List of tasks:
A. From the newsletter passage on AI tools below, list every subdomain of AI tools that it names in parentheses.
B. Carry on the newsletter passage on AI tools below, starting after its final sentence.

Reading passage Block Start

I'm not gonna bullshit you: I've avoided writing this newsletter topic for almost a year.

Last summer, with the proliferation of AI tools across a broad range of subdomains (LLMs, AI note taking, vibe coding, automation, etc.), it felt logical to put out a perspective on what I like. It was certainly something I'd talked about "offline" extensively.

But the draft sat, and sat, and sat.

It felt daunting to write about. "AI PM Stack" is such a loaded concept. It's such an unsolved problem. The stack is constantly changing as I learn more (or Anthropic ships another 700 features in 45 days). What if I put out an antiquated (3-day old) take? Would I be relegated to managing legacy database products at Oracle? (Shout out to my 30k homies laid off six weeks ago via email. You stay classy, Larry Ellison.)

Reading passage Block End
Data for analysis Block Start

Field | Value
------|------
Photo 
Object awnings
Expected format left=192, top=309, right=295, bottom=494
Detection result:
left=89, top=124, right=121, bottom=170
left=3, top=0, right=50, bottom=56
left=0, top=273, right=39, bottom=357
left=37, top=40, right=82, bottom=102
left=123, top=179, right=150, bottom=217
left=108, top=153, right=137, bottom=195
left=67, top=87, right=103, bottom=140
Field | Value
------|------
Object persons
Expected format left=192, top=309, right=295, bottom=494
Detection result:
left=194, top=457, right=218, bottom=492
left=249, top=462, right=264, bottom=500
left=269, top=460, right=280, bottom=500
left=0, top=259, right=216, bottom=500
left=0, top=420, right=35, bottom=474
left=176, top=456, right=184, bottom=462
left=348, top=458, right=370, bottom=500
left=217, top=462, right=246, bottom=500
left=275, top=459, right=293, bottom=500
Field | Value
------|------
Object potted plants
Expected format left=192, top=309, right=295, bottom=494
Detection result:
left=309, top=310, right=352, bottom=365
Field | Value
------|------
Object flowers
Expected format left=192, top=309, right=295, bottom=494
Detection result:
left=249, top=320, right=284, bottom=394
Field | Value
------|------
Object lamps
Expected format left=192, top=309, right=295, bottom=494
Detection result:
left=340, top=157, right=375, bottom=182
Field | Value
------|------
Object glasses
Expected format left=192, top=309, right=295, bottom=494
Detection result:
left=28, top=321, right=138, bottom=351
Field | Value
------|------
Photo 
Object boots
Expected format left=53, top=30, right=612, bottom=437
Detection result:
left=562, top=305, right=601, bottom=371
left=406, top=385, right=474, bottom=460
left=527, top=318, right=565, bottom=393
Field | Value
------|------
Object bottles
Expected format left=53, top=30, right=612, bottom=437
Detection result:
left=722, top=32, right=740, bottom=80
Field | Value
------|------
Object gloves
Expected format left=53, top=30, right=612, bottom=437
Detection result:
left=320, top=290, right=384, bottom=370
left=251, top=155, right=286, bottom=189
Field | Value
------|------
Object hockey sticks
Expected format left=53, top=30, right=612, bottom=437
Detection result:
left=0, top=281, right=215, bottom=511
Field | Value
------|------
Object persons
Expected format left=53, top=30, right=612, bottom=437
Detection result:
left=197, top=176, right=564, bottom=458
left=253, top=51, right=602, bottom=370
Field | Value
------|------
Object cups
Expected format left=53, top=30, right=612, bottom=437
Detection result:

Data for analysis Block End

Activity answers:
A. LLMs, AI note taking, vibe coding, automation

B.
Ultimately, I decided to do this to push myself, to make myself uncomfortable. We're living during an unprecedented pace of technological innovation (barf, I actually stole that line from a Deloitte Tech Trends report). This is a moving target. I'll try to hold myself accountable to update this list 3-4 times a year.

Six months from now this will look quaint. That’s the job. (Source: Claude)

Daily Driver AI Chatbot: Gemini + Claude.

I was an early-ish subscriber to ChatGPT Plus—May 15, 2023 for those keeping score at home. I’ll be celebrating our three year anniversary by getting a divorce.

Gemini 3 felt like a big leap forward, on par or exceeding ChatGPT in many ways. As a daily driver, I appreciate the baked-in Nano Banana (image gen) support, which historically felt much more seamless than ChatGPT's image gen. Admittedly I haven’t used the updated GPT-5.5 model which improves on this. I'm using Gemini for parenting advice, lifestyle questions, and cocktail ideas (if it wasn’t obvious from <gestures around this email>, that’s what I do when I’m not mastering the AI PM newsletter “universe”).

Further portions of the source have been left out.